Josiane Balasko, militante d’un réseau d’assistance à l’écran, n’a pas dû trop se forcer pour passer de l’œil humide à la colère en bandoulière. Don Quichotte en jupon, elle soutient dans la vraie vie les sans papiers et les familles africaines mal logées. Ses emportements filmés sont avant tout dictés par ses deux ventricules. Et quand elle houspille son vieux compagnon de route, elle n’a rien d’une Elisabeth Taylor dans « Qui a peur de Virginia Woolf ».
En robe sans forme, tablier de cuisine et talons plats qui lui confèrent une inimitable démarche de girl scoute, elle porte en héraut l’habit de « casse-couilles ». «J’ai pas dit que c’était un défaut» lui concède-t-on avec un sourire amusé. Comme si elle avait une réputation à conserver.

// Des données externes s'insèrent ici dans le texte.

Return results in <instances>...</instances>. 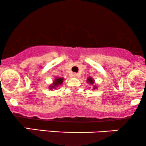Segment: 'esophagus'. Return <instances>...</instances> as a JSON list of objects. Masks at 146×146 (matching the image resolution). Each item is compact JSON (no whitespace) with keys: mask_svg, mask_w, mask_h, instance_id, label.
<instances>
[{"mask_svg":"<svg viewBox=\"0 0 146 146\" xmlns=\"http://www.w3.org/2000/svg\"><path fill=\"white\" fill-rule=\"evenodd\" d=\"M73 76L74 77V78H78V73H73Z\"/></svg>","mask_w":146,"mask_h":146,"instance_id":"34e87169","label":"esophagus"}]
</instances>
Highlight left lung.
Returning <instances> with one entry per match:
<instances>
[{
    "mask_svg": "<svg viewBox=\"0 0 146 146\" xmlns=\"http://www.w3.org/2000/svg\"><path fill=\"white\" fill-rule=\"evenodd\" d=\"M87 82L90 84L93 85V84H94V80H93V78H90V77H89V78H87ZM96 88H97V87L96 86H94L93 89L95 90V89H96Z\"/></svg>",
    "mask_w": 146,
    "mask_h": 146,
    "instance_id": "obj_1",
    "label": "left lung"
}]
</instances>
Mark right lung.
<instances>
[{
    "instance_id": "right-lung-1",
    "label": "right lung",
    "mask_w": 146,
    "mask_h": 146,
    "mask_svg": "<svg viewBox=\"0 0 146 146\" xmlns=\"http://www.w3.org/2000/svg\"><path fill=\"white\" fill-rule=\"evenodd\" d=\"M63 81H64V78H56L55 79V80L53 81V82L51 84V85H50L49 86V88L51 90L53 89V88H58V86H60V85H62V84L63 83Z\"/></svg>"
}]
</instances>
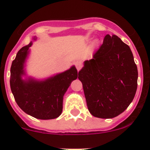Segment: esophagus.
<instances>
[{"mask_svg":"<svg viewBox=\"0 0 150 150\" xmlns=\"http://www.w3.org/2000/svg\"><path fill=\"white\" fill-rule=\"evenodd\" d=\"M75 67H76V69H78V71H79L83 67L82 63H81V62H80V61H77L75 63Z\"/></svg>","mask_w":150,"mask_h":150,"instance_id":"obj_1","label":"esophagus"}]
</instances>
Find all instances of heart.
<instances>
[{
    "label": "heart",
    "mask_w": 150,
    "mask_h": 150,
    "mask_svg": "<svg viewBox=\"0 0 150 150\" xmlns=\"http://www.w3.org/2000/svg\"><path fill=\"white\" fill-rule=\"evenodd\" d=\"M99 43H100V40H99V39H95L93 41V43H92V46L93 47H96L97 46H99Z\"/></svg>",
    "instance_id": "b5f03b06"
}]
</instances>
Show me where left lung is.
I'll return each mask as SVG.
<instances>
[{
  "label": "left lung",
  "mask_w": 150,
  "mask_h": 150,
  "mask_svg": "<svg viewBox=\"0 0 150 150\" xmlns=\"http://www.w3.org/2000/svg\"><path fill=\"white\" fill-rule=\"evenodd\" d=\"M89 112L99 118H112L132 102L138 70L130 47L115 35L104 37L92 59L78 72Z\"/></svg>",
  "instance_id": "obj_1"
}]
</instances>
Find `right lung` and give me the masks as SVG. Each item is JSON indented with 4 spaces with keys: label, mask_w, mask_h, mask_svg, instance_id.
I'll list each match as a JSON object with an SVG mask.
<instances>
[{
    "label": "right lung",
    "mask_w": 150,
    "mask_h": 150,
    "mask_svg": "<svg viewBox=\"0 0 150 150\" xmlns=\"http://www.w3.org/2000/svg\"><path fill=\"white\" fill-rule=\"evenodd\" d=\"M37 38H33V40ZM22 47L16 54L11 67L10 86L15 101L25 113L40 120L58 117L63 108V96L71 83L78 78V71L72 66L64 72L44 80L27 77L25 63L30 54V47Z\"/></svg>",
    "instance_id": "add662e5"
}]
</instances>
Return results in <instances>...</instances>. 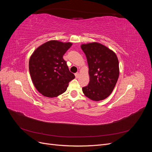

Gérard Jugnot, son ami depuis plus de trente ans à la ville, lui laisse la vedette, lui servant de quoi rebondir dans les situations et dialogues. C’est bien Balasko la reine du film, un script qu’on imagine transposable au théâtre puisque tout se passe ou presque dans une jolie maison couverte de vigne vierge rousse nichée au cœur de la verdure.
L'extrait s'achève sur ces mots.